===== QUOTED TEXT

Amara La Negra, a self-described Latin fusion artist, has been in the business her whole life. As a child, she shared the stage with her idol, the iconic Celia Cruz. She has collaborated with Jowell & Randy, and now stars on VH1’s Love & Hip Hop: Miami.

She’s worked towards a successful career in music as far back as she can remember, but what she didn’t expect was to become the de facto Explainer-In-Chief of the dynamics that exist in the Latino community when it comes to colorism, anti-Blackness and Afro-Latinos in entertainment.

“I never thought that me talking about it would open this conversation. I never thought it would be this big but I’m grateful,” she told Latino USA.

Amara La Negra is 27 years old and was born and raised in Hialeah, Florida, just northwest of Miami.

“Growing up, I never saw anyone who looked like me besides Celia Cruz. She was such a strong, powerful woman. She was a very inspirational person.” Cruz, who died in 2003, was a Cuban Afro-Latina and a titan in the music world. Her Blackness was a sense of pride that she turned into a musical sensation with her hit song, “La Negra Tiene Tumbao.” She was a walking work of art with her magnificent wigs, flamboyant outfits, and impeccable shoes.

==========

» **EXERCISE TASKS**
a - Quote the Amara La Negra profile word for word, everything from "Amara La Negra, a" down to "told Latino USA.".
b - List the dynamics in the Latino community that, according to the Amara La Negra profile, she became the de facto Explainer-In-Chief of.

===== EXCERPTED DATA

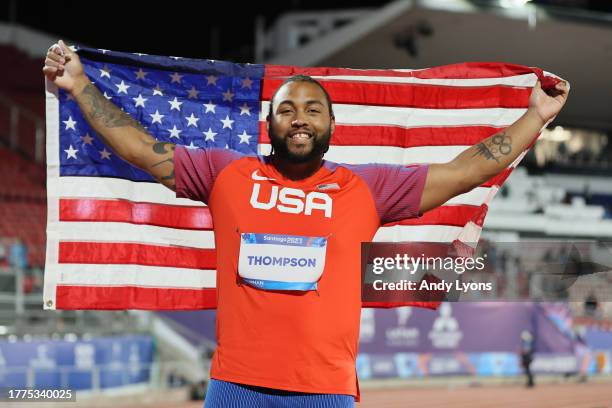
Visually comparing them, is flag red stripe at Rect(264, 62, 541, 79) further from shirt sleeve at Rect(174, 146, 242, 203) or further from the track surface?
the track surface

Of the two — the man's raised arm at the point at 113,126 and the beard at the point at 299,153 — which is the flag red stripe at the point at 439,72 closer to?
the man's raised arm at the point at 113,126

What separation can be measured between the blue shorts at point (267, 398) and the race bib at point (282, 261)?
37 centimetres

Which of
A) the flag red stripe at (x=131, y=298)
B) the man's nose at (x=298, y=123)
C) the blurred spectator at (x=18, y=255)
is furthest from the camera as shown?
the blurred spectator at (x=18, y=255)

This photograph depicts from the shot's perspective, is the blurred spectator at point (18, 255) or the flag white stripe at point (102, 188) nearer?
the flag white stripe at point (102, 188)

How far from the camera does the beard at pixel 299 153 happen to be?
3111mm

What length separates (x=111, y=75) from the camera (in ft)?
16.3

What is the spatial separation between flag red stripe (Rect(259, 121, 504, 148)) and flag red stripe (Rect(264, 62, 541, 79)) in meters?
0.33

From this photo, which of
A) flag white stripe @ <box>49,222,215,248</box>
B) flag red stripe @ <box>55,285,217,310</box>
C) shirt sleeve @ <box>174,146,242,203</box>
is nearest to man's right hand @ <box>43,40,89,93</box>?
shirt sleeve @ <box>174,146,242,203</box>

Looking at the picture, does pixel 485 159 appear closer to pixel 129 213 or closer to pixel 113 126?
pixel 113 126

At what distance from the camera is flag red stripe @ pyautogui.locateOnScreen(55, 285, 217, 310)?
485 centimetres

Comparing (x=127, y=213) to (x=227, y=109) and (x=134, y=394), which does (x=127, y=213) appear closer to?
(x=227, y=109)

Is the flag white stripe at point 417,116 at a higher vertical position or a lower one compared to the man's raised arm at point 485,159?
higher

==========

» **THE ANSWERS**
a -
Amara La Negra, a self-described Latin fusion artist, has been in the business her whole life. As a child, she shared the stage with her idol, the iconic Celia Cruz. She has collaborated with Jowell & Randy, and now stars on VH1’s Love & Hip Hop: Miami.

She’s worked towards a successful career in music as far back as she can remember, but what she didn’t expect was to become the de facto Explainer-In-Chief of the dynamics that exist in the Latino community when it comes to colorism, anti-Blackness and Afro-Latinos in entertainment.

“I never thought that me talking about it would open this conversation. I never thought it would be this big but I’m grateful,” she told Latino USA.

b -
- colorism
- anti-Blackness
- Afro-Latinos in entertainment